**O que fazer**
Formate como lista numerada as linhas dos registros, desde o início até a linha que contém "4.64 metres", incluindo essa linha e deixando de fora as linhas em branco. Não inclua as imagens na resposta.

**Registros apresentados**
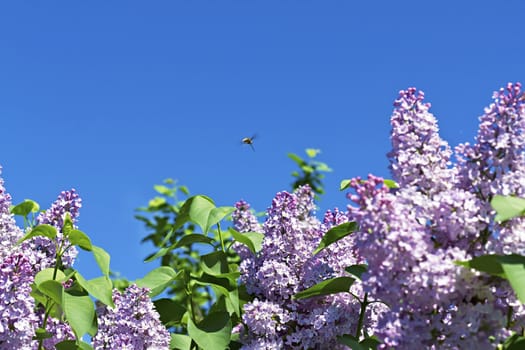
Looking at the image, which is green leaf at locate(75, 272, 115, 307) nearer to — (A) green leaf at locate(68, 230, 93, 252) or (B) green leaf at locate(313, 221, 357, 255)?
(A) green leaf at locate(68, 230, 93, 252)

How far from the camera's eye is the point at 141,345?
305cm

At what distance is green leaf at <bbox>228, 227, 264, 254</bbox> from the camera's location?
3354mm

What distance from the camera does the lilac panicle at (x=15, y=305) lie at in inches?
113

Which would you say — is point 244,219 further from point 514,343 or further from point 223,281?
point 514,343

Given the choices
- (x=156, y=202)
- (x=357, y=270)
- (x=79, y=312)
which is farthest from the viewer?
(x=156, y=202)

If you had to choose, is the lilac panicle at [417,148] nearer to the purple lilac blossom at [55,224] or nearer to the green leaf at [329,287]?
the green leaf at [329,287]

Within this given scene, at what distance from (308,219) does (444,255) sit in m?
1.50

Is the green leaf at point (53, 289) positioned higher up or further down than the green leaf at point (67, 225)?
further down

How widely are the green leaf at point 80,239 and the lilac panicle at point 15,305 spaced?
241 mm

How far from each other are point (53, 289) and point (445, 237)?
150cm

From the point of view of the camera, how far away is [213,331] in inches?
123

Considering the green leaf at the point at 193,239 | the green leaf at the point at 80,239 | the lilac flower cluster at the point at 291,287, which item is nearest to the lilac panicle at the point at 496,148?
the lilac flower cluster at the point at 291,287

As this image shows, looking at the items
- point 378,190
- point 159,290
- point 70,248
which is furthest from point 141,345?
point 378,190

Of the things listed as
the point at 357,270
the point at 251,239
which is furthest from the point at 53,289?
the point at 357,270
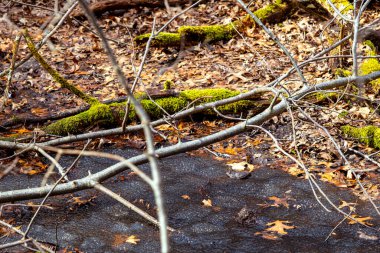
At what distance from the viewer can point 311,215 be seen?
4.64 metres

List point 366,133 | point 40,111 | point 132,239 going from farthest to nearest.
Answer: point 40,111 → point 366,133 → point 132,239

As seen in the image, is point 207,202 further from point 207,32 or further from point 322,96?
point 207,32

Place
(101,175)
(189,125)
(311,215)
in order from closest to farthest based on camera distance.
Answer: (101,175), (311,215), (189,125)

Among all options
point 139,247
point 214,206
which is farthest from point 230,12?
point 139,247

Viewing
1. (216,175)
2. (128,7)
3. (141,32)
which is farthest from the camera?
(128,7)

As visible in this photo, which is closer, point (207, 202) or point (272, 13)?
point (207, 202)

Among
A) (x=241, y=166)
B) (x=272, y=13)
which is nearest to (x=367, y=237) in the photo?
(x=241, y=166)

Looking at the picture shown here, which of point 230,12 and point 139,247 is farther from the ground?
point 230,12

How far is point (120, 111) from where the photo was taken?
6.36 m

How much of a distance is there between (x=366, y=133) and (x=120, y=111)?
302 centimetres

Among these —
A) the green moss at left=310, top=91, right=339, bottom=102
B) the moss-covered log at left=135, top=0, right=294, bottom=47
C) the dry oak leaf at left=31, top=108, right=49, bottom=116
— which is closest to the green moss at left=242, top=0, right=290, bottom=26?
the moss-covered log at left=135, top=0, right=294, bottom=47

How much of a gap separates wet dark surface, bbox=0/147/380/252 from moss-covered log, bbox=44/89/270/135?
68cm

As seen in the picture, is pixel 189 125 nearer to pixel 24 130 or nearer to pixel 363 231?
pixel 24 130

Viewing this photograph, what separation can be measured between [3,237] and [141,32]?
238 inches
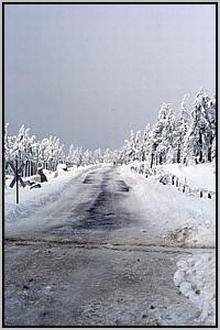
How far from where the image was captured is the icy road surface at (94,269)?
664 cm

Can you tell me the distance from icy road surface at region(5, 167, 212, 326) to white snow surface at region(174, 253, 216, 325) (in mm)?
116

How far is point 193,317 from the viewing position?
6562 mm

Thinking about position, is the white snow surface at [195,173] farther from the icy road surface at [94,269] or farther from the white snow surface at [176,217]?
the icy road surface at [94,269]

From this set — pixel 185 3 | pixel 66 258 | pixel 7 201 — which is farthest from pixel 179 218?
pixel 185 3

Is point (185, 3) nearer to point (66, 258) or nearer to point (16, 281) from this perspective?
point (66, 258)

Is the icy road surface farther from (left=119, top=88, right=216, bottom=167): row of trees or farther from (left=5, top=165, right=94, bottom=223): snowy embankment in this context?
(left=119, top=88, right=216, bottom=167): row of trees

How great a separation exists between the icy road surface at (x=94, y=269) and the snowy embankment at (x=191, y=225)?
12 centimetres

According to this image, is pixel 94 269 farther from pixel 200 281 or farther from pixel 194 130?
pixel 194 130

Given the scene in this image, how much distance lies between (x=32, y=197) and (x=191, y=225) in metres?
5.97

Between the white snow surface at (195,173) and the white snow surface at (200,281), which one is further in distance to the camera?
the white snow surface at (195,173)

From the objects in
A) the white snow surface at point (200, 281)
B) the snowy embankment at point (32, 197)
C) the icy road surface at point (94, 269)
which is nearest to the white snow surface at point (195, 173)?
the icy road surface at point (94, 269)

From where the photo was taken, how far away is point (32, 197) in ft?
48.2

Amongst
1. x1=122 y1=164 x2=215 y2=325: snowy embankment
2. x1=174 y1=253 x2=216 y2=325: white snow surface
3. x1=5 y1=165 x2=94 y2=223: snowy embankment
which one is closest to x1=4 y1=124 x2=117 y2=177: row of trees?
x1=5 y1=165 x2=94 y2=223: snowy embankment

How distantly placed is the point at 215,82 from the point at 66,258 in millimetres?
4397
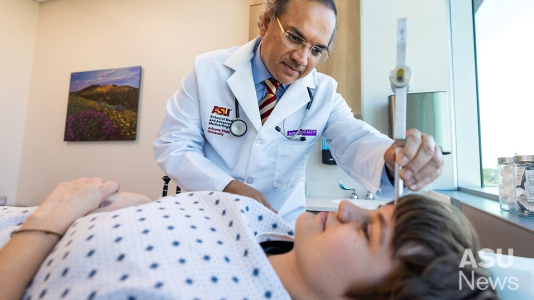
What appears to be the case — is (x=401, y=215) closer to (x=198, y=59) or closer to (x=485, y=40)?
(x=198, y=59)

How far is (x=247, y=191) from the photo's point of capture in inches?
42.8

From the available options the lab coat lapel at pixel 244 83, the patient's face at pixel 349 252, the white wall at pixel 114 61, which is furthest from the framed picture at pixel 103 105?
the patient's face at pixel 349 252

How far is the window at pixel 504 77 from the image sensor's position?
1380 mm

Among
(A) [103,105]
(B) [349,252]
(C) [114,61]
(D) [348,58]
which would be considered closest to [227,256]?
(B) [349,252]

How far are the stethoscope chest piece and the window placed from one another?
1262 mm

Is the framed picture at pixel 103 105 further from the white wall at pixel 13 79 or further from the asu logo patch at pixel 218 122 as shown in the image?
the asu logo patch at pixel 218 122

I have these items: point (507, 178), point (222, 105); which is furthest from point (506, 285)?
point (222, 105)

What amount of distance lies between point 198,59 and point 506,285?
1.37m

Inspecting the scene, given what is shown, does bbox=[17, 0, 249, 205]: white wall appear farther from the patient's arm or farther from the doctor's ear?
the patient's arm

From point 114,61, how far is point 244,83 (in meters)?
2.35

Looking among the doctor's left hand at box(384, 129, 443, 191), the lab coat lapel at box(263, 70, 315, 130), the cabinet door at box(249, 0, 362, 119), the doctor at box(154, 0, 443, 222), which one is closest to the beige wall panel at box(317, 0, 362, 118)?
the cabinet door at box(249, 0, 362, 119)

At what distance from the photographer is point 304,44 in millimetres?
1172

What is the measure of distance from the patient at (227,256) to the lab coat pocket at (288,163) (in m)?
0.57

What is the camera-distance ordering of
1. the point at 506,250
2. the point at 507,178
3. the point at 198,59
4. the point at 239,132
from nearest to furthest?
1. the point at 506,250
2. the point at 507,178
3. the point at 239,132
4. the point at 198,59
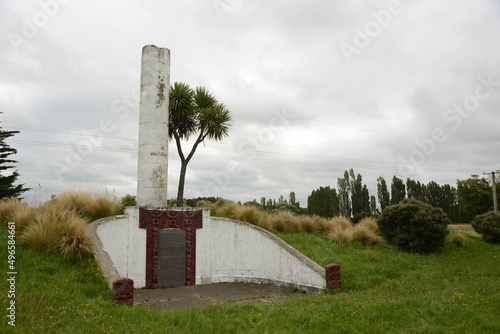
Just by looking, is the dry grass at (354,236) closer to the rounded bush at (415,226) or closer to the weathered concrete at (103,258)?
the rounded bush at (415,226)

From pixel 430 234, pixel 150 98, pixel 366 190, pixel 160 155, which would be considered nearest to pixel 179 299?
pixel 160 155

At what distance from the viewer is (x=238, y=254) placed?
51.3 feet

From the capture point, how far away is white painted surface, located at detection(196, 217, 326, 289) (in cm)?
1436

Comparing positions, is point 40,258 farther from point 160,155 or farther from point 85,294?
point 160,155

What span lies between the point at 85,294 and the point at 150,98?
943 centimetres

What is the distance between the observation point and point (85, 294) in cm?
829

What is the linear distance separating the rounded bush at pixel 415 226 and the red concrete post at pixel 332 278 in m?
8.39

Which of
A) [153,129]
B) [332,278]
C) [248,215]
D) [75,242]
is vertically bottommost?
[332,278]

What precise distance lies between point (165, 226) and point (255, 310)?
6.69 metres

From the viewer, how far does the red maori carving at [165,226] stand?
45.6 feet

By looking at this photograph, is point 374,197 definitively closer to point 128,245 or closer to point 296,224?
point 296,224

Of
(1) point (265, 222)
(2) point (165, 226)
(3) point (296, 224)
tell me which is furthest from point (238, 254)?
(3) point (296, 224)

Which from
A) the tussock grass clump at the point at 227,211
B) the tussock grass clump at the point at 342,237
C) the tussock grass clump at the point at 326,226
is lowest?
the tussock grass clump at the point at 342,237

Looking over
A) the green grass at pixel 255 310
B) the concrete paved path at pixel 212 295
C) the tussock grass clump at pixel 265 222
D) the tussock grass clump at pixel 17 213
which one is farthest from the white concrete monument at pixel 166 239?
the green grass at pixel 255 310
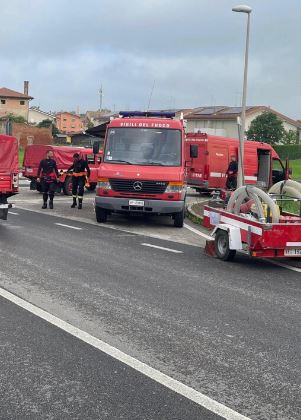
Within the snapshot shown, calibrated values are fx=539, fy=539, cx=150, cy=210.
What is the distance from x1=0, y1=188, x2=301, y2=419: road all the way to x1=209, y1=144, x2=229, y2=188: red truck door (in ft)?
42.8

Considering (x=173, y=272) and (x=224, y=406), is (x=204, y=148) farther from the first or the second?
(x=224, y=406)

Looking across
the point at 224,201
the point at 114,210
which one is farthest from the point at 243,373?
the point at 114,210

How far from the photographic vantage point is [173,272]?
802 centimetres

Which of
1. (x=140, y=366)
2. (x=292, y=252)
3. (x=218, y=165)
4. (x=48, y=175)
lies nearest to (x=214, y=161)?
(x=218, y=165)

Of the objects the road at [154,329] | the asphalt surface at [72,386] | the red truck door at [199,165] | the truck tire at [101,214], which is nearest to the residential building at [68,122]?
the red truck door at [199,165]

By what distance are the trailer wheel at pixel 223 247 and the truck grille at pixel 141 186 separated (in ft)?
11.5

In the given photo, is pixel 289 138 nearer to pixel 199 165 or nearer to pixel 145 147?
pixel 199 165

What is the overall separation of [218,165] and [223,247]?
45.3ft

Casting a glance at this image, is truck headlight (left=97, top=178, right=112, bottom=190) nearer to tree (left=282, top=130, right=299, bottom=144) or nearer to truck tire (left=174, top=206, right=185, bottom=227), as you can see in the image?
truck tire (left=174, top=206, right=185, bottom=227)

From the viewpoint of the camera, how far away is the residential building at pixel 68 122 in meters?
140

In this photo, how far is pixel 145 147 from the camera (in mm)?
13414

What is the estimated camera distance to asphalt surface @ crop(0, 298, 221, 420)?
3.48 metres

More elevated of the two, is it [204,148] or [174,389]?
[204,148]

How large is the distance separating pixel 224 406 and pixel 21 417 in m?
1.33
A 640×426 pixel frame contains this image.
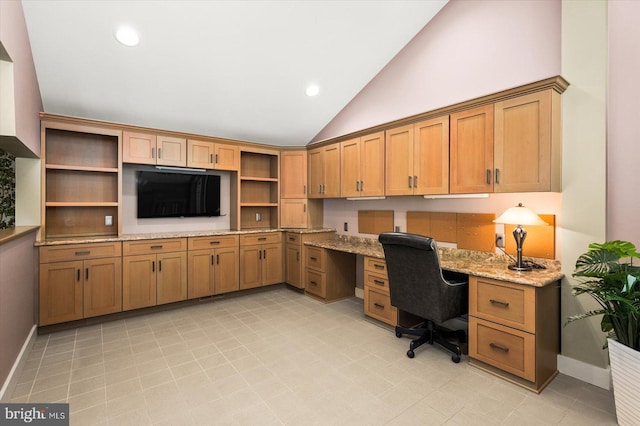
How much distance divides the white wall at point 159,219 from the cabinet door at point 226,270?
2.07ft

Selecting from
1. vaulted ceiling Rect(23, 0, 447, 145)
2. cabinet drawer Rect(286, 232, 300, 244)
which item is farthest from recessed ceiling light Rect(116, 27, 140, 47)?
cabinet drawer Rect(286, 232, 300, 244)

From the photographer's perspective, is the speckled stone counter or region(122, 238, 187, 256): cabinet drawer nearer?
the speckled stone counter

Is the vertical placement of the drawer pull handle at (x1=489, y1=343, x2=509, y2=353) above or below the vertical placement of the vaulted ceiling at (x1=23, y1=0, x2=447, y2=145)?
below

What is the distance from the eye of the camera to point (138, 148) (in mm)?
3822

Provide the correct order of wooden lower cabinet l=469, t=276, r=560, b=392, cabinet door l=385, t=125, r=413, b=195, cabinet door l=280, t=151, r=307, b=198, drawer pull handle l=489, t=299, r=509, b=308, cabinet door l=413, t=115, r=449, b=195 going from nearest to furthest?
1. wooden lower cabinet l=469, t=276, r=560, b=392
2. drawer pull handle l=489, t=299, r=509, b=308
3. cabinet door l=413, t=115, r=449, b=195
4. cabinet door l=385, t=125, r=413, b=195
5. cabinet door l=280, t=151, r=307, b=198

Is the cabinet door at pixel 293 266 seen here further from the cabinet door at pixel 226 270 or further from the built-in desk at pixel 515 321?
the built-in desk at pixel 515 321

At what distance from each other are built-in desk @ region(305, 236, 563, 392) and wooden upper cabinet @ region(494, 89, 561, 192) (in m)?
0.72

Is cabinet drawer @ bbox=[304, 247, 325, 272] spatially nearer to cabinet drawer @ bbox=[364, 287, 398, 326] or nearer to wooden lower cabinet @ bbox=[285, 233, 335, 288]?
wooden lower cabinet @ bbox=[285, 233, 335, 288]

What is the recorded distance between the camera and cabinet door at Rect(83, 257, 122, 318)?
3.34m

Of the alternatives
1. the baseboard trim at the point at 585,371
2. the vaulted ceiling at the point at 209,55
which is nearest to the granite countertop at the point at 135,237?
the vaulted ceiling at the point at 209,55

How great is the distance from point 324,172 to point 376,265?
1.73 metres

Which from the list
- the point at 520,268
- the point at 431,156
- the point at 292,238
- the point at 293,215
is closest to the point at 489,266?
the point at 520,268

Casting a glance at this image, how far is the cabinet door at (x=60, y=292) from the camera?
123 inches

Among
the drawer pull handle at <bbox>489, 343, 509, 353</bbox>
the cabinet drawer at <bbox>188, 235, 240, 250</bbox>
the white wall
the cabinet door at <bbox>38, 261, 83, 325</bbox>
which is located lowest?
the drawer pull handle at <bbox>489, 343, 509, 353</bbox>
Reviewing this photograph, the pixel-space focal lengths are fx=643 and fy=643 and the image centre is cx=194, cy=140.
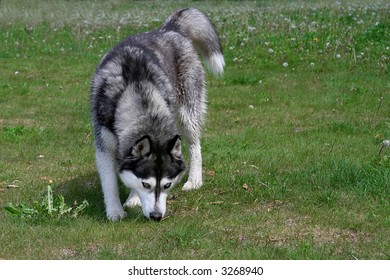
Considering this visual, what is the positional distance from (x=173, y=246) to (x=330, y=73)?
26.7 ft

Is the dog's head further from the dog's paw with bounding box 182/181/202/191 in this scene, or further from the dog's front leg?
the dog's paw with bounding box 182/181/202/191

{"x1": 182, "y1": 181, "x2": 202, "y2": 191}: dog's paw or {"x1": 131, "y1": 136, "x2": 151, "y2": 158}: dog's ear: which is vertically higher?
{"x1": 131, "y1": 136, "x2": 151, "y2": 158}: dog's ear

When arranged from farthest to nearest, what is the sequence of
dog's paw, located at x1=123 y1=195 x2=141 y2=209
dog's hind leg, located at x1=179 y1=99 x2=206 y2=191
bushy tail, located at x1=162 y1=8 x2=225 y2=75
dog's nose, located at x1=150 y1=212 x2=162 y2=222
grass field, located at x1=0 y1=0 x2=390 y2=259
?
bushy tail, located at x1=162 y1=8 x2=225 y2=75, dog's hind leg, located at x1=179 y1=99 x2=206 y2=191, dog's paw, located at x1=123 y1=195 x2=141 y2=209, dog's nose, located at x1=150 y1=212 x2=162 y2=222, grass field, located at x1=0 y1=0 x2=390 y2=259

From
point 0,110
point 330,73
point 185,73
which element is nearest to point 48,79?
point 0,110

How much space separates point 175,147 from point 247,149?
2.54 metres

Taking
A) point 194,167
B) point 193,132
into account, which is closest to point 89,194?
point 194,167

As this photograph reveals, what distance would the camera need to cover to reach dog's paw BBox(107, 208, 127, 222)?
591 cm

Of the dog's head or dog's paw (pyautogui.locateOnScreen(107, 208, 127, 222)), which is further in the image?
dog's paw (pyautogui.locateOnScreen(107, 208, 127, 222))

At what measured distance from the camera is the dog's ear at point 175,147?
5543mm

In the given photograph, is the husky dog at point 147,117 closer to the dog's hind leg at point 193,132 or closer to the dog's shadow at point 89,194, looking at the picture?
the dog's hind leg at point 193,132

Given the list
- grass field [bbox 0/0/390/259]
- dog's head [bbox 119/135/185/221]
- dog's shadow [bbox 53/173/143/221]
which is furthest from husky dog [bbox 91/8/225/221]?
grass field [bbox 0/0/390/259]

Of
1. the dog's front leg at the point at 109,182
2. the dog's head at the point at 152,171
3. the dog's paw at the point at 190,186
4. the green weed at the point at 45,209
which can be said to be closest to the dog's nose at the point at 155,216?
the dog's head at the point at 152,171

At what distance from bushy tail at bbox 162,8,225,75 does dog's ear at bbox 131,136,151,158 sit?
2.59 metres

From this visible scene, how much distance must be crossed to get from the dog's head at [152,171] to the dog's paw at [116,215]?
1.48 feet
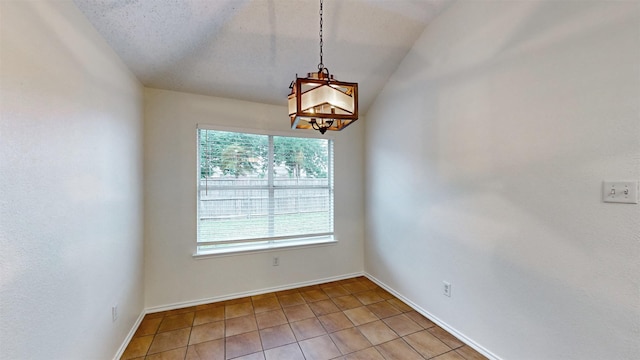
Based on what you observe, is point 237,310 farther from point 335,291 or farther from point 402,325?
point 402,325

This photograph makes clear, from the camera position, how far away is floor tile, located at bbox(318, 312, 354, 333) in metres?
2.38

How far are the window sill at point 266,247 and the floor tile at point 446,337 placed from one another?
152cm

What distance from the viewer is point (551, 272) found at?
158 centimetres

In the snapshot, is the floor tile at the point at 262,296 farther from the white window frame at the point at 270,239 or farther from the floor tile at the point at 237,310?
the white window frame at the point at 270,239

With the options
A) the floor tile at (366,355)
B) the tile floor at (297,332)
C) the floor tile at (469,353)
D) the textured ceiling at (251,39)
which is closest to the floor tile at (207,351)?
the tile floor at (297,332)

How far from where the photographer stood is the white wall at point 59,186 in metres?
1.01

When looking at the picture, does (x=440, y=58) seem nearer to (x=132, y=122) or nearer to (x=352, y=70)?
(x=352, y=70)

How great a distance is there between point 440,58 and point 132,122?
2.91m

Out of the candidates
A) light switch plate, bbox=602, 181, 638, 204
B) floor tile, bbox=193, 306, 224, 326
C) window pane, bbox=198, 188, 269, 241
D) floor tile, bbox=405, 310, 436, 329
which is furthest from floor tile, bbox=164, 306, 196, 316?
light switch plate, bbox=602, 181, 638, 204

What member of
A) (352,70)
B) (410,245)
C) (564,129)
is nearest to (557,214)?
(564,129)

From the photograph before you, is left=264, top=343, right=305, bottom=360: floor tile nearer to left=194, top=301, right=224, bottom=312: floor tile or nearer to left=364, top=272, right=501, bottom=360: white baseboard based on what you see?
left=194, top=301, right=224, bottom=312: floor tile

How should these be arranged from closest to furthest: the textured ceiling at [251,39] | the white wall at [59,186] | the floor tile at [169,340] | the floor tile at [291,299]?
the white wall at [59,186], the textured ceiling at [251,39], the floor tile at [169,340], the floor tile at [291,299]

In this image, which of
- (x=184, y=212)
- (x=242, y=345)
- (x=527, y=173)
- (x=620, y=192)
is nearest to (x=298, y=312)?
(x=242, y=345)

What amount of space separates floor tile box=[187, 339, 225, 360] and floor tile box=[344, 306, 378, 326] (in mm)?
1214
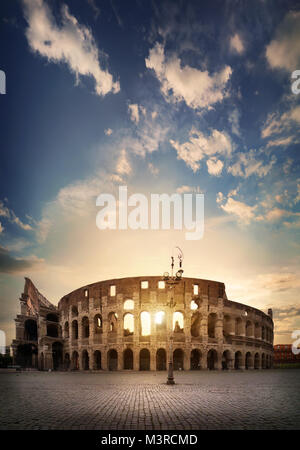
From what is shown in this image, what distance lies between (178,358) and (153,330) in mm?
6118

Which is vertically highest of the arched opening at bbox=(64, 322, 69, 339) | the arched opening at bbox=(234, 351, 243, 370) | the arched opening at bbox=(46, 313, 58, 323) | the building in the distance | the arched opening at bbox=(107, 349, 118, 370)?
the arched opening at bbox=(46, 313, 58, 323)

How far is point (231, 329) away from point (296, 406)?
3758 cm

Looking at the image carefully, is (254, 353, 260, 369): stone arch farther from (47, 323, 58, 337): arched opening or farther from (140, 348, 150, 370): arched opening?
(47, 323, 58, 337): arched opening

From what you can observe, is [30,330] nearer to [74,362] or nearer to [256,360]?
[74,362]

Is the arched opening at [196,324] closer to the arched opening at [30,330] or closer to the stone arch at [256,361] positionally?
the stone arch at [256,361]

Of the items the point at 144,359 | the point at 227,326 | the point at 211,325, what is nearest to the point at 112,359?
the point at 144,359

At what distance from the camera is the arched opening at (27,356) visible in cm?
5216

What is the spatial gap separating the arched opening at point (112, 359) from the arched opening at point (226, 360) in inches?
614

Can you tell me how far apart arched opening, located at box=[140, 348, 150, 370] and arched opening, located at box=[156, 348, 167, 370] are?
4.72 ft

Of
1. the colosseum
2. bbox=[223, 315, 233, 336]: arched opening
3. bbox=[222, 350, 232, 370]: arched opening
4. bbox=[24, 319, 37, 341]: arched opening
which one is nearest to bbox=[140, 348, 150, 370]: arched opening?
the colosseum

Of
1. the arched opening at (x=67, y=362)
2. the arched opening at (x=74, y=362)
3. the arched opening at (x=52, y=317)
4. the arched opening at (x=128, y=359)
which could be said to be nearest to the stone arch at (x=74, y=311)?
the arched opening at (x=74, y=362)

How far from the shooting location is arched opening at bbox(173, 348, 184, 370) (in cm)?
4028

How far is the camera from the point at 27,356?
182 feet

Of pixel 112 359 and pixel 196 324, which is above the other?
pixel 196 324
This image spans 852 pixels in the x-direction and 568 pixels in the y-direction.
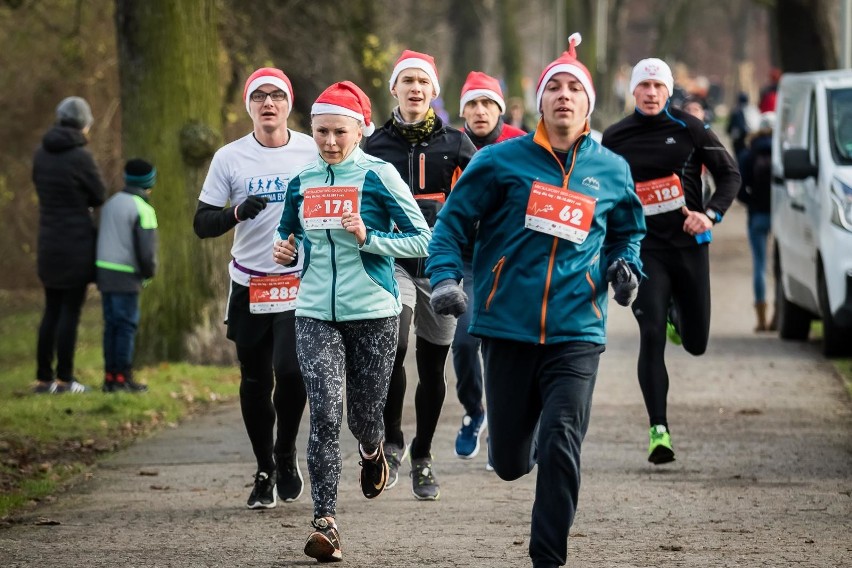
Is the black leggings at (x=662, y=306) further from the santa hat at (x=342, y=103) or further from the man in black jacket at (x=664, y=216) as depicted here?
the santa hat at (x=342, y=103)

**Resposta ao exercício**
1. Looking at the image, which is green leaf at locate(75, 272, 115, 307) nearer to — (A) green leaf at locate(68, 230, 93, 252) or (B) green leaf at locate(313, 221, 357, 255)?
2. (A) green leaf at locate(68, 230, 93, 252)
3. How far from the camera's eye is the point at 141,345?
4. 305cm
5. At what distance is green leaf at <bbox>228, 227, 264, 254</bbox> from the camera's location?
6. 3354mm
7. What distance from the camera does the lilac panicle at (x=15, y=305) lie at in inches?
8. 113
9. Which would you say — is point 244,219 further from point 514,343 or further from point 223,281?
10. point 514,343
11. Given the choices
12. - (x=156, y=202)
13. - (x=357, y=270)
14. - (x=79, y=312)
15. which is farthest from the viewer?
16. (x=156, y=202)
17. If you had to choose, is the lilac panicle at [417,148] nearer to the purple lilac blossom at [55,224] or nearer to the green leaf at [329,287]?
18. the green leaf at [329,287]
19. Within this given scene, at what distance from (308,219) does (444,255) sit in m?
20. 1.50
21. Is the green leaf at point (53, 289) positioned higher up or further down than the green leaf at point (67, 225)?
22. further down
23. How widely are the green leaf at point 80,239 and the lilac panicle at point 15,305 spaced?
24. 241 mm
25. How far from each other are point (53, 289) and point (445, 237)?
26. 150cm
27. From the point of view of the camera, how far away is [213,331] in inches?
28. 123
29. Considering the green leaf at the point at 193,239 | the green leaf at the point at 80,239 | the lilac flower cluster at the point at 291,287, which item is nearest to the lilac panicle at the point at 496,148?
30. the lilac flower cluster at the point at 291,287
31. As this image shows, looking at the items
32. - point 378,190
33. - point 159,290
34. - point 70,248
35. which is furthest from point 141,345?
36. point 378,190
37. Of the things listed as
38. the point at 357,270
39. the point at 251,239
40. which is furthest from the point at 53,289?
41. the point at 357,270
42. At what distance from the viewer can point 311,215 be seen?
43. 4.64 metres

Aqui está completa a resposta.